Mark Cavendish won the BBC Lifetime Achievement Award and has provided some more insight into what's next in his professional career. After thriving as a pro rider, and a very popular one at that, he has multiple paths he can follow and this could potentially be a management role in a cycling team.
"Of course I will miss racing but I'm happy because I've had 20 years and done more than I ever could have planned or dreamed of doing," Cavendish said in an interview with The Guardian. "Obviously I've still got a lot of life left, and I still have to provide for my family, and so I think that's going to be in cycling team management. I know the sport and I know how to build a team and that's where I'm heading. It's exciting".

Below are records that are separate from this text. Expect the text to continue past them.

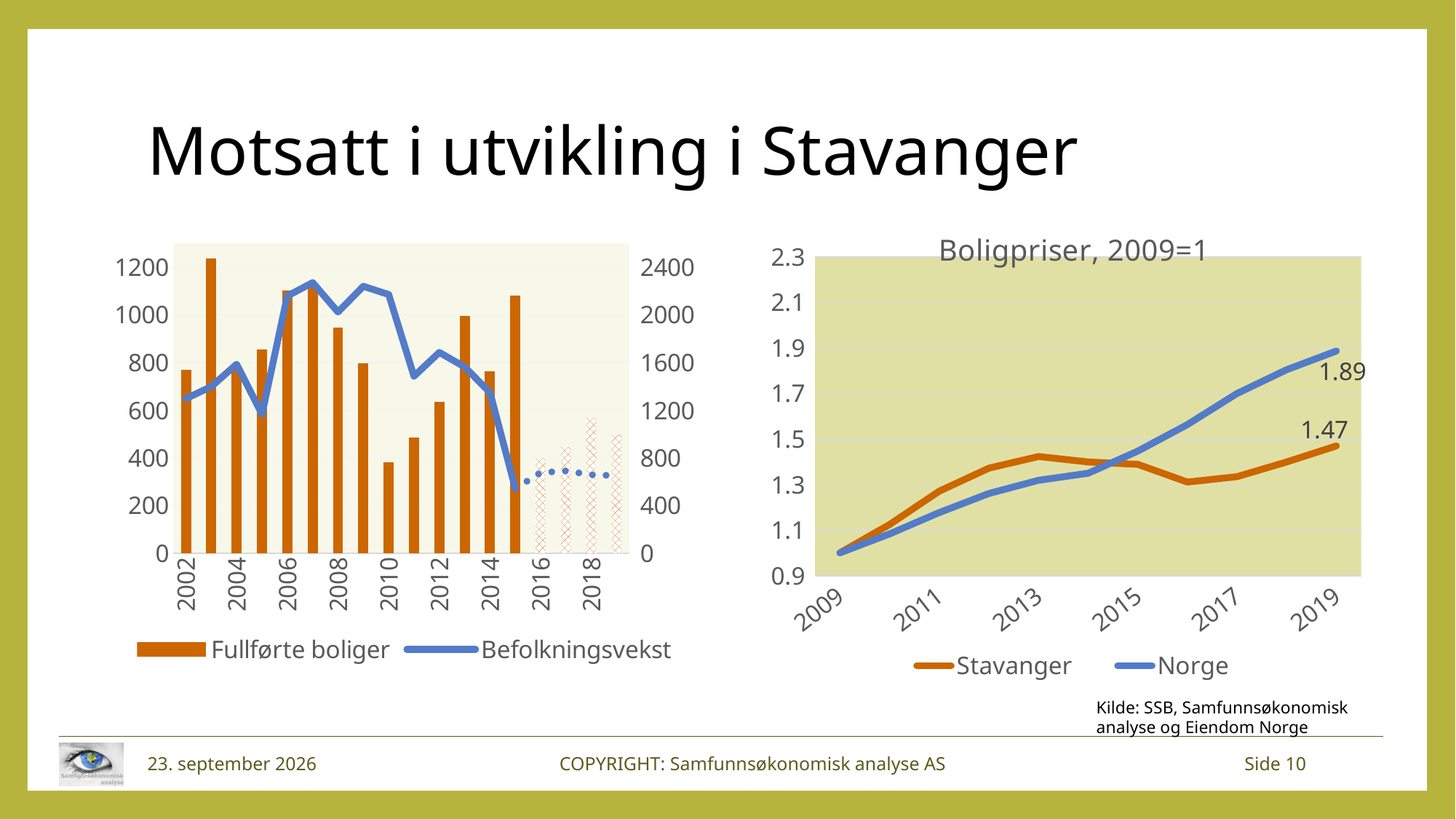
In the chart titled 'Boligpriser, 2009=1', does the Norge series rise or fall from 2009 to 2019? Rises In the left chart, how many series does the legend list? 2 In the left chart, is the Fullførte boliger value for 2010 greater or less than 600? less In the chart titled 'Boligpriser, 2009=1', which series has the higher value in 2019, Stavanger or Norge? Norge In the chart titled 'Boligpriser, 2009=1', what is the value for Stavanger in 2019? 1.47 In the chart titled 'Boligpriser, 2009=1', how many series does the legend list? 2 In the left chart, is the Fullførte boliger value for 2003 greater or less than 1200? greater In the chart titled 'Boligpriser, 2009=1', what is the difference between the Norge and Stavanger values in 2019? 0.42 In the chart titled 'Boligpriser, 2009=1', is the Stavanger value in 2019 greater or less than 1.5? less In the chart titled 'Boligpriser, 2009=1', what is the value for Norge in 2019? 1.89 In the left chart, which year has the highest bar for Fullførte boliger? 2003 What kind of chart is the chart titled 'Boligpriser, 2009=1'? Line chart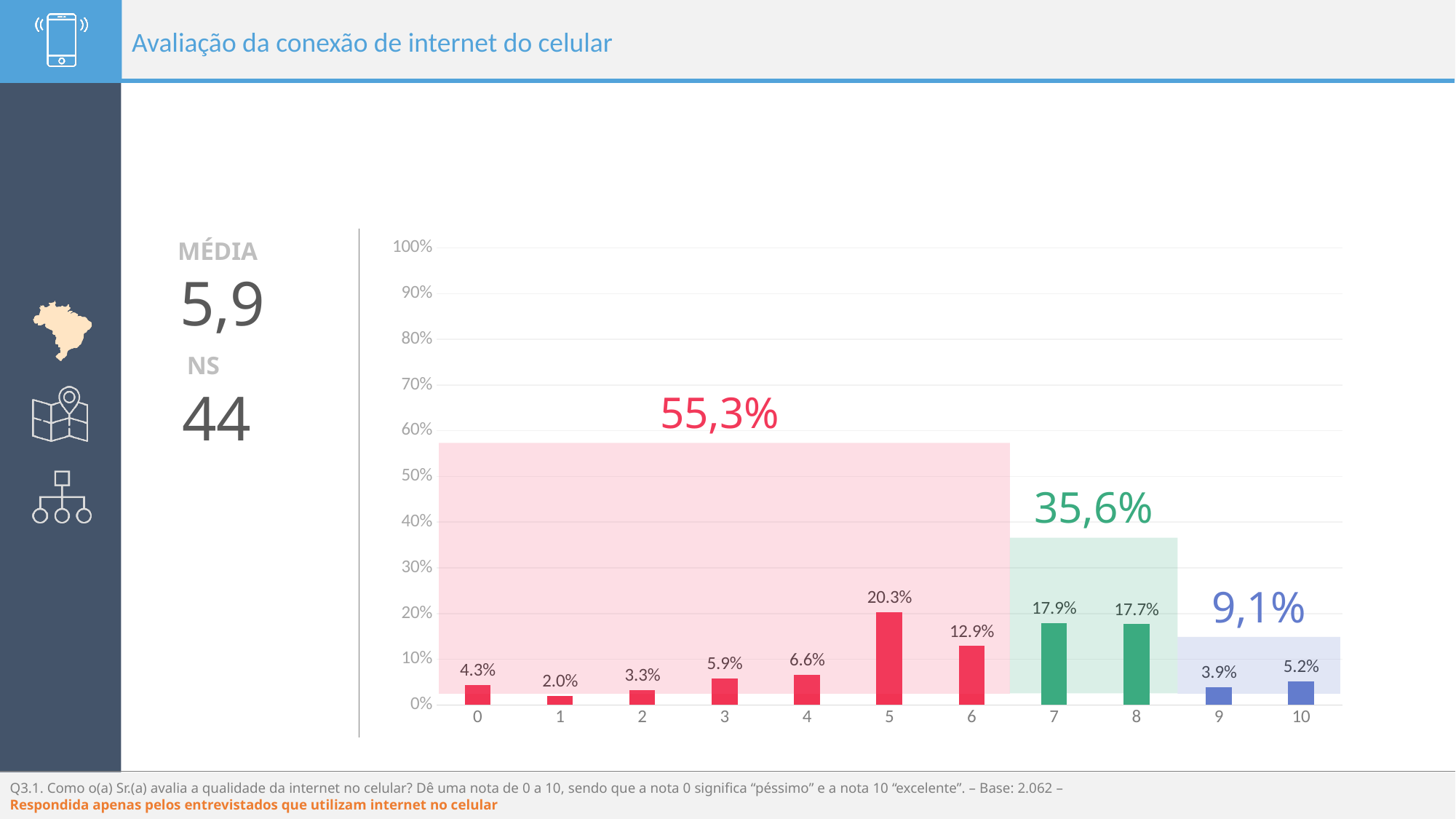
Which score has the highest percentage of respondents? 5 What type of chart is shown on the slide? bar chart What combined percentage is shown for the group of scores 7 and 8? 35,6% What percentage of respondents gave a score of 10? 5.2% Which has a larger percentage: score 4 or score 3? score 4 How many score categories are shown on the x axis? 11 What percentage of respondents gave a score of 5? 20.3% Is the value for score 6 greater or less than 10%? greater What is the difference in percentage points between the score 5 bar and the score 6 bar? 7.4 What percentage of respondents gave a score of 0? 4.3% Which score has the lowest percentage of respondents? 1 What is the average (MÉDIA) score shown on the slide? 5,9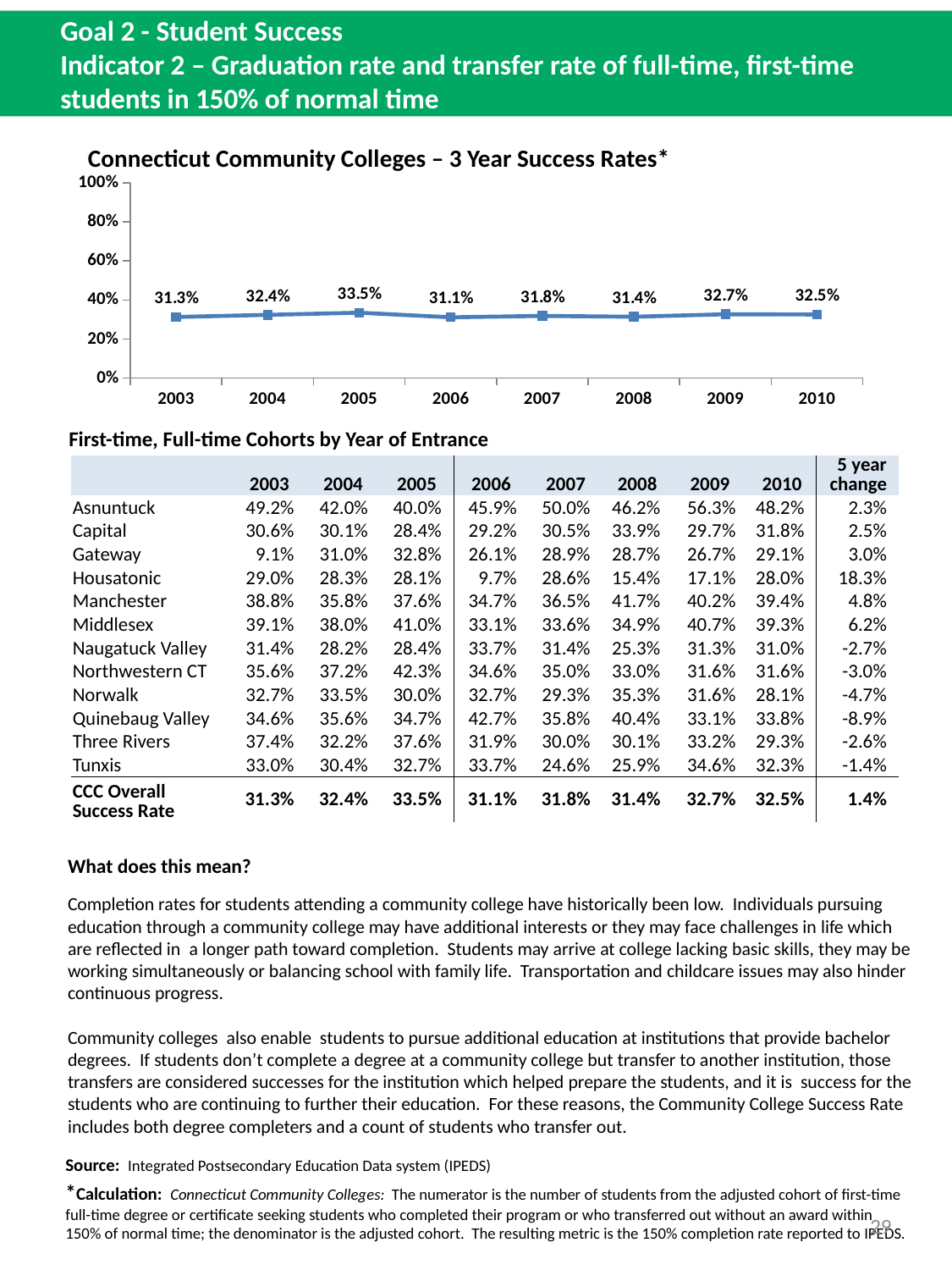
Which is larger on the chart, the success rate for 2004 or for 2008? 2004 What is the title of the chart? Connecticut Community Colleges – 3 Year Success Rates* What is the difference between the 2005 and 2006 success rates on the chart? 2.4% Is the value for 2007 on the chart greater or less than 40%? less Which year has the highest 3 year success rate on the chart? 2005 What kind of chart is shown on the slide? line chart What is the 3 year success rate shown for 2005? 33.5% How many years are plotted on the chart? 8 Which year has the lowest 3 year success rate on the chart? 2006 What is the 3 year success rate shown for 2010? 32.5% What is the maximum value shown on the chart's y axis? 100% What is the 3 year success rate shown for 2003? 31.3%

He will be an ambassador at the upcoming Tour Down Under, and that could be part of his now permanent presence in the sport. Ambassador roles for specific races, the Tour de France itself or brands connected to pro cycling are a sure fire way to make a sustainable living for the Manxman. But he may also pursue a new challenge within the peloton, working with a team in a management role - potentially helping develop new sprinters, or even as a DS are his former leadout man Mark Renshaw did with Cavendish this year.
Regardless of what follows, Cavendish is truly happy with how his career came to a close. After decade and a half of building his legacy, he won his record-breaking 35th stage at the Tour de France and officially put himself in the history books. "There is nothing more I could have done in the sport. And there already was zero to be done a long time ago," he argues.
"I'm very, very lucky that I get to retire, having zero regrets. I'm finally going out on my terms – not because of injury or some team manager trying to make me retire. I've done everything I wanted and I'm choosing the way I leave the sport as a competitor. How lucky is that?"